Quando i beni privati erano già stati asportati da Veio, i vincitori cominciarono a portarsi via anche i tesori degli dèi e gli dèi stessi, pur facendolo però con spirito di autentica devozione e non con foga da razziatori.

Infatti all'interno di tutto l'esercito vennero scelti dei giovani che, dopo essersi lavati accuratamente e aver indossato una veste bianca, ebbero l'incarico di trasferire a Roma Giunone Regina. Una volta entrati nel tempio pieni di reverenza, essi in un primo tempo accostarono piamente le mani al simulacro della dea perché secondo la tradizione etrusca quell'immagine non doveva esser toccata se non da un sacerdote proveniente da una certa famiglia. Poi, quando uno di essi, vuoi per ispirazione divina, vuoi per celia giovanile, disse, rivolto al simulacro: «Vuoi venire a Roma, Giunone?», tutti gli altri gridarono festanti che la dea aveva fatto un cenno di assenso con la testa.
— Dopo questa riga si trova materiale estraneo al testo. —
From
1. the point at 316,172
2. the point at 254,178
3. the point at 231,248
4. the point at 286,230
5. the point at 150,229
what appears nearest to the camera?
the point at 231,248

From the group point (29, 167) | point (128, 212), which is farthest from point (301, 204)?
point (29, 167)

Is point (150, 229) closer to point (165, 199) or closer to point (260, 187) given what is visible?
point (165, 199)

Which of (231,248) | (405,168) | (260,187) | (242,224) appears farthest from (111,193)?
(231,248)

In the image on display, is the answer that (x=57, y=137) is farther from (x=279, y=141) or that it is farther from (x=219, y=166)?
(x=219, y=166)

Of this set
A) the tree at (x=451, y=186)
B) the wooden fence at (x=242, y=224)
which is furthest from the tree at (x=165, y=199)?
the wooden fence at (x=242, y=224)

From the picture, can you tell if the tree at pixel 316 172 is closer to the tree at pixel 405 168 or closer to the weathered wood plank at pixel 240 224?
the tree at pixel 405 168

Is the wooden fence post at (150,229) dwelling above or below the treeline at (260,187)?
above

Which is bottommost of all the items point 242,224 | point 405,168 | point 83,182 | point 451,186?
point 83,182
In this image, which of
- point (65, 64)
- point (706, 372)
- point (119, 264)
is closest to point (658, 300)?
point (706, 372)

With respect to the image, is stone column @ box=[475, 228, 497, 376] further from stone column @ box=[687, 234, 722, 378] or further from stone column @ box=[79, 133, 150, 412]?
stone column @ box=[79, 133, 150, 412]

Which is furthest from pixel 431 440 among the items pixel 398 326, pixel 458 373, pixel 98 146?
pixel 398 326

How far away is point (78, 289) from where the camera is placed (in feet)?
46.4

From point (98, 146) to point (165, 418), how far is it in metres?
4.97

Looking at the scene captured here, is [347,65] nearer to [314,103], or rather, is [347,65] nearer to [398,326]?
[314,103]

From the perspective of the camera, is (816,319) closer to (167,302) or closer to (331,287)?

In séguito alla storia venne anche aggiunto il particolare che era stata udita la voce della dea rispondere di sì. Di certo però sappiamo che (come se la statua avesse voluto seguire volontariamente quel gruppo di giovani) non ci vollero grossi sforzi di macchine per rimuoverla dalla sua sede: facile e leggera a trasportarsi, la dea approdò integra sull'Aventino, in quella zona cioè che le preghiere del dittatore avevano invocato come la sede naturale a lei destinata per l'eternità e dove in séguito Camillo le dedicò il tempio da lui stesso promesso nel pieno della guerra.